> TEXT SECTION:

>> begin

JBuilder supports real-time code editing between pairs of users, but
the downside is that token-passing is used as the floor control policy
(so only one person can make an edit at a time).
Has anyone started working on collaborative editors within ECF as of
yet? If so, have any design stipulations been made, such as the
supported number of concurrent editors, etc?
Yes, we have done a little work with collaborative editors. We've built
a simple graphical edtior prototype (called graphshare). It's minimal
in terms of UI, but it does show the ability to use ECF as a way to
share model state changes (invoked via the editor) to multiple
recipients in real-time.
There is work going on in other quarters WRT collaborative
editors...some of it within ECF, some it by people using ECF (either in
OS or commercially or both...) as a way to distribute and synchronize
editor 'model' state changes.
Carl do you have any visibility into the Borland team that's working on
the real-time code editing? I have approached them in the past about
participation on ECF, but unfortunately it didn't go very far. It seems
to me as if they could benefit from participation in ECF (e.g. by
getting a framework for interoperability and by having their work and
products be exposed/promoted via ECF), and ECF would benefit from their
probably very good work on the editing UI and synchronization policies.

>> end

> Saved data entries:
>> begin

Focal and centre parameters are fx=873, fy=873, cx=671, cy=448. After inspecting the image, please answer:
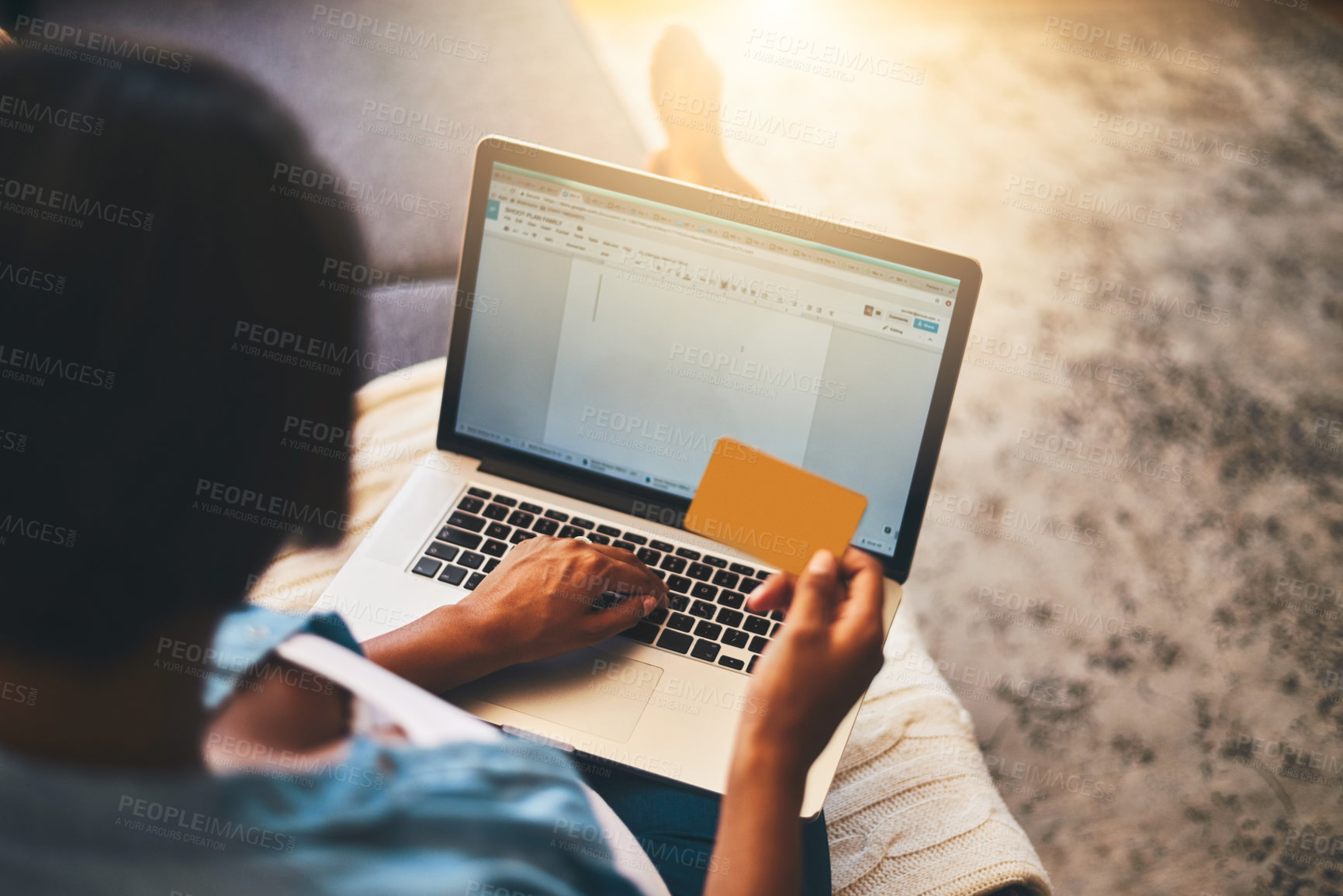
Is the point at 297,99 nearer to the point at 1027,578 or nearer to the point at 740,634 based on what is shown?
the point at 740,634

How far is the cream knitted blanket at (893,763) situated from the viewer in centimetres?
82

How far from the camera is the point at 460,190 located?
5.81 ft

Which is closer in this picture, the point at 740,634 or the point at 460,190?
the point at 740,634

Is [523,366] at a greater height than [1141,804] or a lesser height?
greater

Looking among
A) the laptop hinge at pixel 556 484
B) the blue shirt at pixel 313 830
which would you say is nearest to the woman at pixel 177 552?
the blue shirt at pixel 313 830

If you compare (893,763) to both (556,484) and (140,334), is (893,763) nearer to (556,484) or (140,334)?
(556,484)

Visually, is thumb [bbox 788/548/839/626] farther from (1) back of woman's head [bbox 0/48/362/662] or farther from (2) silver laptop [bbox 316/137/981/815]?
(1) back of woman's head [bbox 0/48/362/662]

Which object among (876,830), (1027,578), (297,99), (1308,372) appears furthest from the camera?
(297,99)

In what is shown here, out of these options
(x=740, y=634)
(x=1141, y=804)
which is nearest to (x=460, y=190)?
(x=740, y=634)

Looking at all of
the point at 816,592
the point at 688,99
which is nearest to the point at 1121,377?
the point at 688,99

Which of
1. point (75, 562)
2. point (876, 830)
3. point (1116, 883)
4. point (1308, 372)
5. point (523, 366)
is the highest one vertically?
point (1308, 372)

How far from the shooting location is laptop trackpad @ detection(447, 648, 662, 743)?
790mm

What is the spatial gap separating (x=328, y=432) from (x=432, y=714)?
206 millimetres

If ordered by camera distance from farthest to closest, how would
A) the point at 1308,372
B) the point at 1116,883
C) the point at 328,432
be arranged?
the point at 1308,372, the point at 1116,883, the point at 328,432
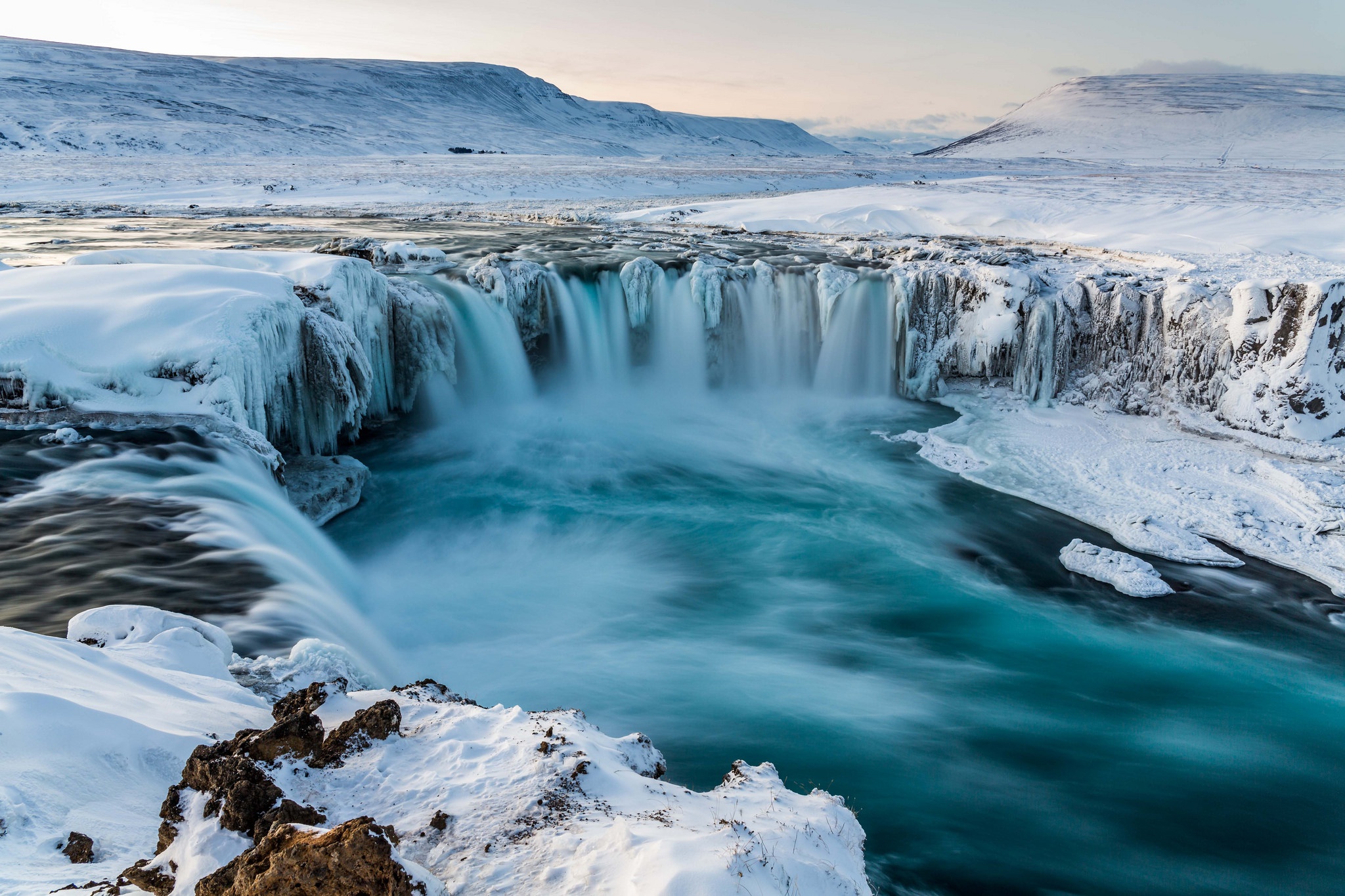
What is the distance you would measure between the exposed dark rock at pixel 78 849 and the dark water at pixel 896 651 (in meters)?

>> end

> EXERCISES:
1 > From the collaborative editors discussion, quote the passage from "JBuilder supports real-time" up to and including "recipients in real-time.".
2 > Continue the discussion of collaborative editors in ECF from the point where it stops, picking up after its final sentence.

> ANSWER SET:
1 >
JBuilder supports real-time code editing between pairs of users, but
the downside is that token-passing is used as the floor control policy
(so only one person can make an edit at a time).
Has anyone started working on collaborative editors within ECF as of
yet? If so, have any design stipulations been made, such as the
supported number of concurrent editors, etc?
Yes, we have done a little work with collaborative editors. We've built
a simple graphical edtior prototype (called graphshare). It's minimal
in terms of UI, but it does show the ability to use ECF as a way to
share model state changes (invoked via the editor) to multiple
recipients in real-time.

2 >
So, in any event, if anyone on this list does have access to this team
please let them know that we (the ECF committers) would like to work
with them. They (Borland) are, after all, a strategic member of the
Eclipse Foundation.
I'm working on some documentation right now that discusses
requirements for collaborative software engineering tools... it will
be ready in a week or two. At which point, I am happy to share it as
a discussion document on what sorts of software engineering tools the
ECF might be able to support. Please just let me know if you are
interested!
Yes we are interested indeed. Collaborative editors of all varieties
(source code, graphical models, UML, reports [e.g. BIRT], XML
schema-specified models, etc) would all benefit (I think) from being
able to use an open and consistent set of APIs for messaging and
distributed state synchronization.
Keep up the great work, and when I finally finish this phd of mine I
will be very keen to start writing some tools, etc.
Thanks. Please post to this list and/or the ECF newsgoup about your
progress and please remain in touch.